**Source extract**
····················
Character Interview: Modern Day Fables by Jason Petersen and Aarti Patel

This week’s Character Interview is from the contemporary book Modern Day Fables by Jason Petersen and Aarti Patel. It was published by D2 Books and is currently only available as a Paperback (ISBN 978-0996775922, 05.08.16) and an eBook (Amazon ASIN B01FTBY9UG, 05.16.16). Modern Day Fables by Jason Petersen and Aarti Patel is aimed at readers aged 18+ but it contains no adult themes.

book cover contemporary book Modern Day Fables by Jason Petersen and Aarti Patel


Synopsis of Modern Day Fables by Jason Petersen and Aarti Patel

Fables encourage kids to think about the question, “What would you do?” They’re not simply dry lessons on how to live life, but rather imaginative adventures with clever outcomes. Adults need fables too! Modern Day Fables presents eleven stories that ask the reader to dive in to the modern day dilemma at hand:

-Would you rather live in a screen or in the real world?
-Would you join a club that promises to take all your pain away?
-Would you indulge a magical looking pharmaceutical pill that brings you to a new level of enlightenment and eliminates all anxiety in life?

Not everything is as it appears on the surface. Bend, twist, and unfold reality through these fables that ultimately question the status quo and ask both the adult and kid in you: What would you do?

Name of character to be interviewed


Why was this character chosen for this interview?

Misha bravely introduces the first short story in this collection, venturing out to a place where no one has ever gone before: behind the screen. While there, she must answer a question upon which her very survival depends.

Question 1: How did you come to embark on this adventure?

Answer: It seemed like an ordinary day for me in San Francisco. I was to zoom in for work pretty soon, but before that time arrived, my big screen rang. I answered the call and it was my friend Tsai, who I used to work with a long time ago. You might say, well what’s the big deal? Well, these days people don’t contact each other out in the real world much…the way Tsai was doing. I hadn’t heard from anyone in a long time, because interaction was limited to the virtual world. Tsai needed to see me. I was comforted, yet alarmed to hear from her. Nevertheless, I had to see her and find out what was wrong.

Question 2: Why did you think that something was wrong when Tsai called?

Answer: Well, it’s like you see cats and dogs everyday and then a zebra runs out from nowhere. People don’t talk in the real world. Something had to be amiss for her to want to reach out in this unusual manner. Don’t get me wrong, I like talking to old friends. It’s just that no one does that on a real level anymore, other than inside the screen. Naturally, when I heard from Tsai after many years without contact, over an actual honest to goodness phone call, I was somewhat worried.

Question 3: What did you do next?
····················
[Stored dataset entries]

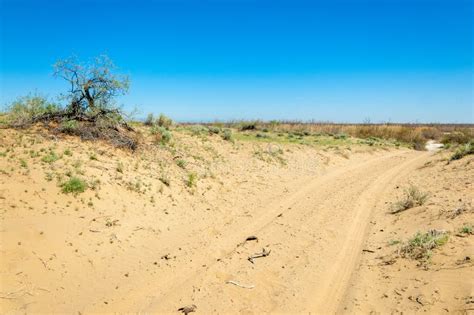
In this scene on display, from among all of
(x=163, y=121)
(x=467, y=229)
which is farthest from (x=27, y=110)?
(x=467, y=229)

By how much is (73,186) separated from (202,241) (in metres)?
3.10

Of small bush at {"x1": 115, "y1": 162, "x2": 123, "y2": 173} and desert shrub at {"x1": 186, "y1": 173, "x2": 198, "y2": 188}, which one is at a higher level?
small bush at {"x1": 115, "y1": 162, "x2": 123, "y2": 173}

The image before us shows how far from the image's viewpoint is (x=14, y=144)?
9.61 meters

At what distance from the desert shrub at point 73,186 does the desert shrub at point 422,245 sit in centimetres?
668

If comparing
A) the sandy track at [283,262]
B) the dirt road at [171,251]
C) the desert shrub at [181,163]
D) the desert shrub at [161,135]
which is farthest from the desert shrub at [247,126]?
the dirt road at [171,251]

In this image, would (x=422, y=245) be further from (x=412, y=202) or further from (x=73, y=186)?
(x=73, y=186)

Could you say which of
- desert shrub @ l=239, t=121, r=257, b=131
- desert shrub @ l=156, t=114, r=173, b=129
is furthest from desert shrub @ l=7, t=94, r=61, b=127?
desert shrub @ l=239, t=121, r=257, b=131

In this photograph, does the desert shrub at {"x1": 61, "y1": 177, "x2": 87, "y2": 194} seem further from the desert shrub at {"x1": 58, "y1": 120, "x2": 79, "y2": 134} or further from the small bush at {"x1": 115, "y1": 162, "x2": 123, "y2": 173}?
the desert shrub at {"x1": 58, "y1": 120, "x2": 79, "y2": 134}

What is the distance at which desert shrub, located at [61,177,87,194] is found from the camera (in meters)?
8.20

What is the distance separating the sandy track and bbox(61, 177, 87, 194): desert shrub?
123 inches

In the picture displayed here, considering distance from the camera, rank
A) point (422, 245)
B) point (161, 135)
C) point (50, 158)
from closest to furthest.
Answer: point (422, 245), point (50, 158), point (161, 135)

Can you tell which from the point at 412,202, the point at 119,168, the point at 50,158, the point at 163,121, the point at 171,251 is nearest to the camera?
the point at 171,251

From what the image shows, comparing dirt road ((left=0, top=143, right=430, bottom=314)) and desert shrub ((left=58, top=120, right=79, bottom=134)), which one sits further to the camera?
desert shrub ((left=58, top=120, right=79, bottom=134))

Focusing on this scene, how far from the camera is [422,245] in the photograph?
6609 millimetres
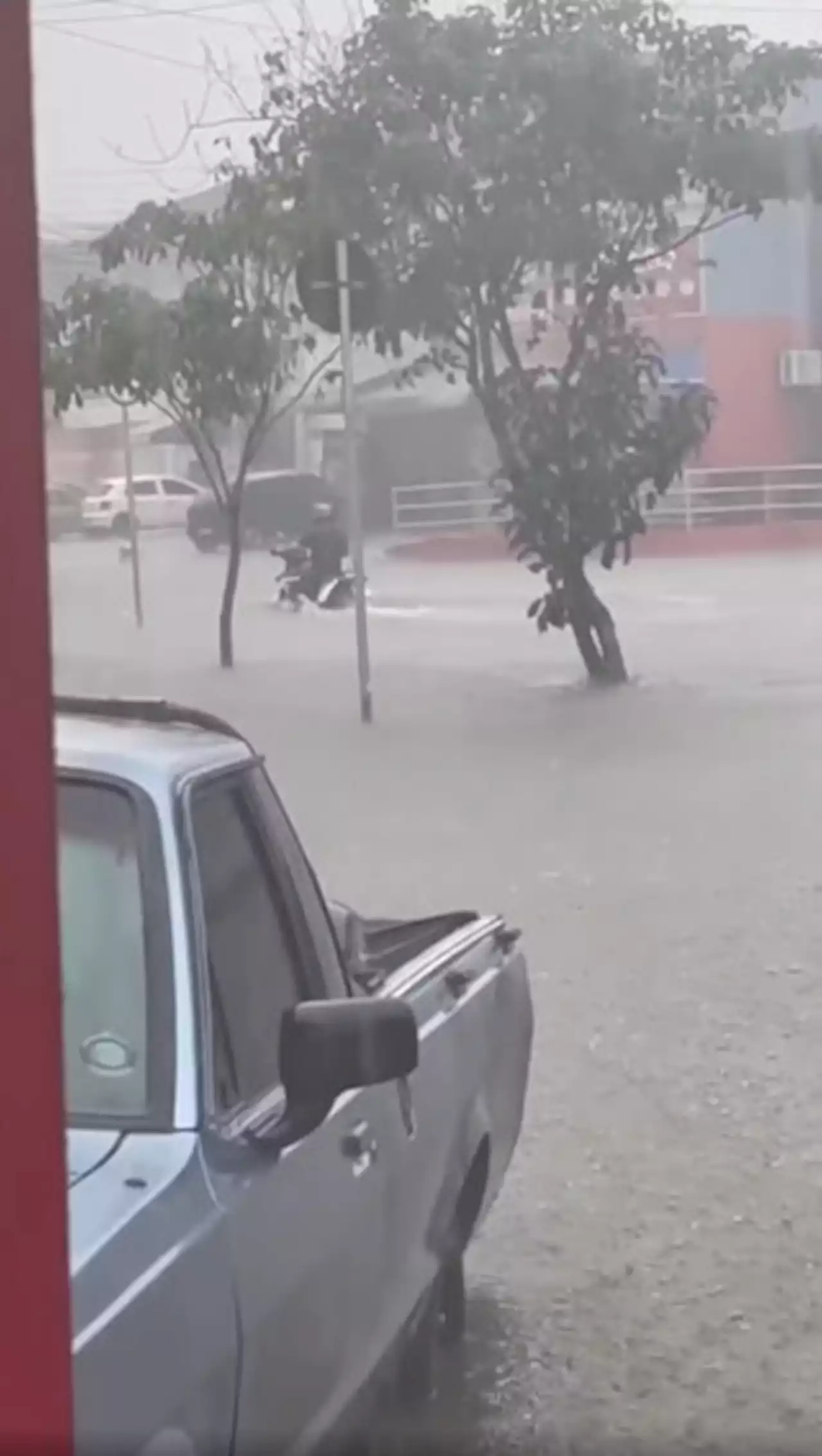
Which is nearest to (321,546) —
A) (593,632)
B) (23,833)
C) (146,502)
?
(146,502)

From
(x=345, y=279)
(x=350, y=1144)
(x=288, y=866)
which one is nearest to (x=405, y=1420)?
(x=350, y=1144)

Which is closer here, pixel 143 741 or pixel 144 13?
pixel 143 741

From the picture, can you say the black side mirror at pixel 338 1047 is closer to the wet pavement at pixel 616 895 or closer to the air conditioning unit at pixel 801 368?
the wet pavement at pixel 616 895

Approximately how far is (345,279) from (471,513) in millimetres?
253

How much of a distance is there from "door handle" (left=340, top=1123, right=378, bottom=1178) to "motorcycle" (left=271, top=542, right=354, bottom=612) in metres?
0.49

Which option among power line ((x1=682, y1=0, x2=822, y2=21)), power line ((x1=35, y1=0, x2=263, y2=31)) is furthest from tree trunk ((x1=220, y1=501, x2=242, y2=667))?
power line ((x1=682, y1=0, x2=822, y2=21))

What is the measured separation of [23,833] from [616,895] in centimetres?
88

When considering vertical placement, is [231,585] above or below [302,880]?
above

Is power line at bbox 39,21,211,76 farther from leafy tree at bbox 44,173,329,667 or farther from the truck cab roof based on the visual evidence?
the truck cab roof

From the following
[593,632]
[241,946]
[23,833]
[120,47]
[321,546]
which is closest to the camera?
[23,833]

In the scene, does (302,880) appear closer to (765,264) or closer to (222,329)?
(222,329)

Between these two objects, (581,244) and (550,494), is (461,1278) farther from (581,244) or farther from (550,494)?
(581,244)

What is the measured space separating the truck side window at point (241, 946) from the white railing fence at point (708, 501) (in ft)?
1.20

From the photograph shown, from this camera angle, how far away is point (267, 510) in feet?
6.18
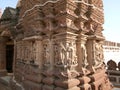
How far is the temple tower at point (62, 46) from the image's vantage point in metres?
3.71

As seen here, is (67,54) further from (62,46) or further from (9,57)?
(9,57)

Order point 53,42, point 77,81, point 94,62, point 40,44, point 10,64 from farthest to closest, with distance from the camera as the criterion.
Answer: point 10,64
point 94,62
point 40,44
point 53,42
point 77,81

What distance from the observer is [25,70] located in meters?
5.04

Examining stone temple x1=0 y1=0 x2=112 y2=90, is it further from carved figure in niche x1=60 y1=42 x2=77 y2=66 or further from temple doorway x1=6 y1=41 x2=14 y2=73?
temple doorway x1=6 y1=41 x2=14 y2=73

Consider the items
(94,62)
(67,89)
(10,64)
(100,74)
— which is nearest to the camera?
(67,89)

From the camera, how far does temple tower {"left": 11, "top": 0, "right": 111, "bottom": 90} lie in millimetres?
3715

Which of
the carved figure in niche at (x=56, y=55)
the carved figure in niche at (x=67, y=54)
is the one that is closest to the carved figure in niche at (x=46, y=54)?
the carved figure in niche at (x=56, y=55)

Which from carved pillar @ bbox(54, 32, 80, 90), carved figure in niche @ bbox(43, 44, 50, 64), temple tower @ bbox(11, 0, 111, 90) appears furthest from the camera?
carved figure in niche @ bbox(43, 44, 50, 64)

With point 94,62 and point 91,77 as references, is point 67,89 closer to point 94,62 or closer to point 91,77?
point 91,77

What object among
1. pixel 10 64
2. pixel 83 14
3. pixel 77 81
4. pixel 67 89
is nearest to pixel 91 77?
pixel 77 81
····················
**Activity list**
A) Retype the part of the Modern Day Fables interview that opens with the words containing "book cover contemporary" and closes with "your pain away?".
B) Write what comes next in the Modern Day Fables interview, picking up right after its final line.
The records can be set aside.

**Answers**
A)
book cover contemporary book Modern Day Fables by Jason Petersen and Aarti Patel


Synopsis of Modern Day Fables by Jason Petersen and Aarti Patel

Fables encourage kids to think about the question, “What would you do?” They’re not simply dry lessons on how to live life, but rather imaginative adventures with clever outcomes. Adults need fables too! Modern Day Fables presents eleven stories that ask the reader to dive in to the modern day dilemma at hand:

-Would you rather live in a screen or in the real world?
-Would you join a club that promises to take all your pain away?

B)
Answer: I agreed to meet with her. She wanted to hang out in the real world, not the virtual one. I was looking forward to it. It’s like you haven’t had a home cooked meal in a while, and you’re craving that. That’s how I felt about seeing her. Even if something was wrong, I felt I could help her out. I’d do whatever I could to help out a friend in need. She knew that.

Question 4: You have a little twitch there in your hand. Are you okay?

Answer: Oh, that’s just the buzz. You don’t know about it? It’s pretty common these days. People get it from being inside the screen too much. That’s the world we live in though. The buzz is involuntary, and it comes and goes for me. For some people it’s mild, for others it can get worse. I have some medicine that my friend Earl gave me while I was working in the screen, at Mind Memo. There’s more to that story, but I know we don’t have too much time right now to cover it all. Long story short, my medicine helps keep the buzz under control. I thought maybe Tsai was calling me about the buzz, and I was ready to offer some of my medicine if she needed it.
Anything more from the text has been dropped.